Interesting to watch what’s happening in the area of geo-location services right now.
Reading ‘Facebook Rolls Out Realtime Social Geo-Local Deals’ today got me thinking about where it’s all going. So now, after Facebook Places (check into locations and see which of your friends are there), with Facebook Deals we’ll also learn about nearby offers.
It’s something that happens on Foursquare and no doubt other geo-location services too, but the excitement about Facebook offering these things is all about the dominant position it holds. Pundits are salivating at the prospect of what it could mean for businesses looking to tap into those 500 million or so Facebook users. Plus, by putting the emphasis on ‘deals’ they are appealing to the masses who haven’t yet been attracted by geo-social apps.
Is Facebook Deals a big deal for businesses? Will Facebook see off its geo-location rivals? I’m wondering whether in the future the actual platform/service provider will be unimportant. In a mobile-dominated future when more people and more businesses use geo-location, finding deals will only be one small part of the total experience, and people will want (and expect) more than just a list of offers from free coffees to cheap sofas.
As a consumer/customer I’m less interested in being presented with all the ‘deals’ available in any particular location, and more interested in being able to filter out the irrelevant ones, interacting with businesses in real time and customising the experience.
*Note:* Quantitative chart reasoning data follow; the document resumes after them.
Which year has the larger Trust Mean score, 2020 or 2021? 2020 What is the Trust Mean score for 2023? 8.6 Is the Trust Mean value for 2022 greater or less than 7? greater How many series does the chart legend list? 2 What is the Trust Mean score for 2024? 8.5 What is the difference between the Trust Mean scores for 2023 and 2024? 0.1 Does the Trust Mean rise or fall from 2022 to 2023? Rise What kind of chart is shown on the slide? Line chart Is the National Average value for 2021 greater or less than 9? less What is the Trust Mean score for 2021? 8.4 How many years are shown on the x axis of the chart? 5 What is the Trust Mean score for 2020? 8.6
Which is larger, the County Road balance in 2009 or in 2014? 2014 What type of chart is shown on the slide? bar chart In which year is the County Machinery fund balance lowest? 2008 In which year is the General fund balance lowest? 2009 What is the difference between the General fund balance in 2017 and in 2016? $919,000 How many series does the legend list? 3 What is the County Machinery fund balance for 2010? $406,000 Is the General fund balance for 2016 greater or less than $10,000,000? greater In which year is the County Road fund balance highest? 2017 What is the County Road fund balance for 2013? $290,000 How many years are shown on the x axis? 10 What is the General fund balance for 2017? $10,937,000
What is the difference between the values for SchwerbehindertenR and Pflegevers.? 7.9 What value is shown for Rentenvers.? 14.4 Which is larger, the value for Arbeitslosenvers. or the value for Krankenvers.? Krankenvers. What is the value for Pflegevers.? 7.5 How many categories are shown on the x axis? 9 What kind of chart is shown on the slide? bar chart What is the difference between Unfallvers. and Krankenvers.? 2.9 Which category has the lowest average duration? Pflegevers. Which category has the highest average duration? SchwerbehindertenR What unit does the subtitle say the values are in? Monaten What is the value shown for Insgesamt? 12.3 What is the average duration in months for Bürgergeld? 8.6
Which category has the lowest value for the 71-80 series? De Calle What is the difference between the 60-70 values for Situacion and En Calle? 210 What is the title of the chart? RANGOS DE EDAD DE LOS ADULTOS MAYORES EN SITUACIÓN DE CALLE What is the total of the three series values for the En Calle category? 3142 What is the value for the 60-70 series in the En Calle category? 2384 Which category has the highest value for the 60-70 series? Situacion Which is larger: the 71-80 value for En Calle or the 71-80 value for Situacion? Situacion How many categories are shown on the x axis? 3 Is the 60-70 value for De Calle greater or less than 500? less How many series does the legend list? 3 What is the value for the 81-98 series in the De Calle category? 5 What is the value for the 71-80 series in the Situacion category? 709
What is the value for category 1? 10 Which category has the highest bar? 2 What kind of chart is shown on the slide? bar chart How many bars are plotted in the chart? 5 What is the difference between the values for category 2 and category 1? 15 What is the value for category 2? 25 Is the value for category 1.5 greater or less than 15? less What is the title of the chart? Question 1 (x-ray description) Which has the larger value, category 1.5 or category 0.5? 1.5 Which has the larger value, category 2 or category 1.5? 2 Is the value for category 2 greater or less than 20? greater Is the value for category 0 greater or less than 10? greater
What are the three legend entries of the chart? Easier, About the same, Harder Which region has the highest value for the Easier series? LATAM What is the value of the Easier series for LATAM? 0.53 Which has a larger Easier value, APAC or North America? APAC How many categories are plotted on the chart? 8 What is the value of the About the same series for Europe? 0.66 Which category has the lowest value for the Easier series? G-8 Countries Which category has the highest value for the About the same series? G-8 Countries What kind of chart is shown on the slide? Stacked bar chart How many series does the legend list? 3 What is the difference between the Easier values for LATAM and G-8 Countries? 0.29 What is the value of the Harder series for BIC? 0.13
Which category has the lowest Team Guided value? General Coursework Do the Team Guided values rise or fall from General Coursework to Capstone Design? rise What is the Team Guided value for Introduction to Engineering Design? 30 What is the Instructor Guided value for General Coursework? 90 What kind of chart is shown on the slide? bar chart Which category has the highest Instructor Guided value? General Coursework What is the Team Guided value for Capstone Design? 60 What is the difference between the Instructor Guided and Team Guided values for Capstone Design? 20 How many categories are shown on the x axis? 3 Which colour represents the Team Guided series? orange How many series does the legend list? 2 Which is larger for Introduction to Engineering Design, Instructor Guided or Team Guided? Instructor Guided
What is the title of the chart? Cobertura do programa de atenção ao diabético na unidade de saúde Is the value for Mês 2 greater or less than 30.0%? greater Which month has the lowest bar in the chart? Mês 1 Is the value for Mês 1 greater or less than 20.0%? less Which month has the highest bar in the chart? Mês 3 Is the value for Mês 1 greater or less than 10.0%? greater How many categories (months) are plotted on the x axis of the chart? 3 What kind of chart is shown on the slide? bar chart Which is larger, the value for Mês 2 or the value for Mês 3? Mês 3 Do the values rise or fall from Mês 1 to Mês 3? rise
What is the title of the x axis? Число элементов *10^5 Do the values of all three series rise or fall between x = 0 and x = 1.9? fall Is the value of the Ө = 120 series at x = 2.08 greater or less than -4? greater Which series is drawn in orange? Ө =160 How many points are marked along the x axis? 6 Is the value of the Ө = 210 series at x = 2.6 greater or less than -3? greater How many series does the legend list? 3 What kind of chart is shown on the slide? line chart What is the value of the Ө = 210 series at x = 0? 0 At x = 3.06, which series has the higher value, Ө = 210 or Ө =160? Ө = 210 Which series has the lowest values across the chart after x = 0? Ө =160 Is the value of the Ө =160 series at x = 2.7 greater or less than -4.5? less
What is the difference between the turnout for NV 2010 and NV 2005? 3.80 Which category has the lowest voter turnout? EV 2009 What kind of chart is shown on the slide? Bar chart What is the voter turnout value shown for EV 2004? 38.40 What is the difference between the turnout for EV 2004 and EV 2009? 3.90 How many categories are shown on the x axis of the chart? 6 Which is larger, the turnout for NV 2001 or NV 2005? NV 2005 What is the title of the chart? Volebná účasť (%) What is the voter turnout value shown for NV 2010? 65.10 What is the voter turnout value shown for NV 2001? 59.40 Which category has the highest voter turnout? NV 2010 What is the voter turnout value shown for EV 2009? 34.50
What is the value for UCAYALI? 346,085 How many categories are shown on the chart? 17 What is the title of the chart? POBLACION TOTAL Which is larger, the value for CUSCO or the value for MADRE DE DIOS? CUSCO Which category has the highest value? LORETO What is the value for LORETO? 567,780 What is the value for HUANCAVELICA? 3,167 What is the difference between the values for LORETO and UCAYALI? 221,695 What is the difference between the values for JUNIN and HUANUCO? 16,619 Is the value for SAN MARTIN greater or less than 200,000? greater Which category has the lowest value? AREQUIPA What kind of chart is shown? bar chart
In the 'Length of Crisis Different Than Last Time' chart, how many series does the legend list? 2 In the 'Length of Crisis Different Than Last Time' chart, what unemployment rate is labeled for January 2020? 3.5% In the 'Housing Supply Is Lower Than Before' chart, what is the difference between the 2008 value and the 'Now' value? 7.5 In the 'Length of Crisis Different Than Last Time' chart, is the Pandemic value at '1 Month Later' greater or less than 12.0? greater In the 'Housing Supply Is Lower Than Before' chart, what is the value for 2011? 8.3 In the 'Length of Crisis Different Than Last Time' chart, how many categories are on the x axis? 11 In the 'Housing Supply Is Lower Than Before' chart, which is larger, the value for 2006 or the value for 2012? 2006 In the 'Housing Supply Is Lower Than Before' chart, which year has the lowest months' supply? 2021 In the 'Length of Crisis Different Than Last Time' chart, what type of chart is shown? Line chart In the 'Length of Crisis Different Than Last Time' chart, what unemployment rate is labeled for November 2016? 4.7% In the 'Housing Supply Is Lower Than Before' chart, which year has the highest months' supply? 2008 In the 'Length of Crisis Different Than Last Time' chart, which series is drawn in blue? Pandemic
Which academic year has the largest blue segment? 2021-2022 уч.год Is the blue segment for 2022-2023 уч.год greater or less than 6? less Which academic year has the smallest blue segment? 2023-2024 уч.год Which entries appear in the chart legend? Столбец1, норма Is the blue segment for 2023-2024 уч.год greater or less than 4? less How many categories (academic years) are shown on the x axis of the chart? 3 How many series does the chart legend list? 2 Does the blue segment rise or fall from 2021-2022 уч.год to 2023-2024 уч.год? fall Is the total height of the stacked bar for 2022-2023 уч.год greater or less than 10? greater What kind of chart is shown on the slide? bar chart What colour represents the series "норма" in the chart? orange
And let’s not forget, location-based deals is just another form of advertising, it’s not particularly social. Although it’s easy to dismiss the game-playing aspect of Foursquare and such like as being irrelevant to businesses, it may be a mistake. The psychology of virtual worlds and games is powerful stuff with significant repercussions for business which we have yet to see exploited fully. Watch this short talk by Tom Chatfield at TED in the summer and you’ll see what I mean. There are many ways to reward people – mayorships and ‘deals’ only scratch the surface.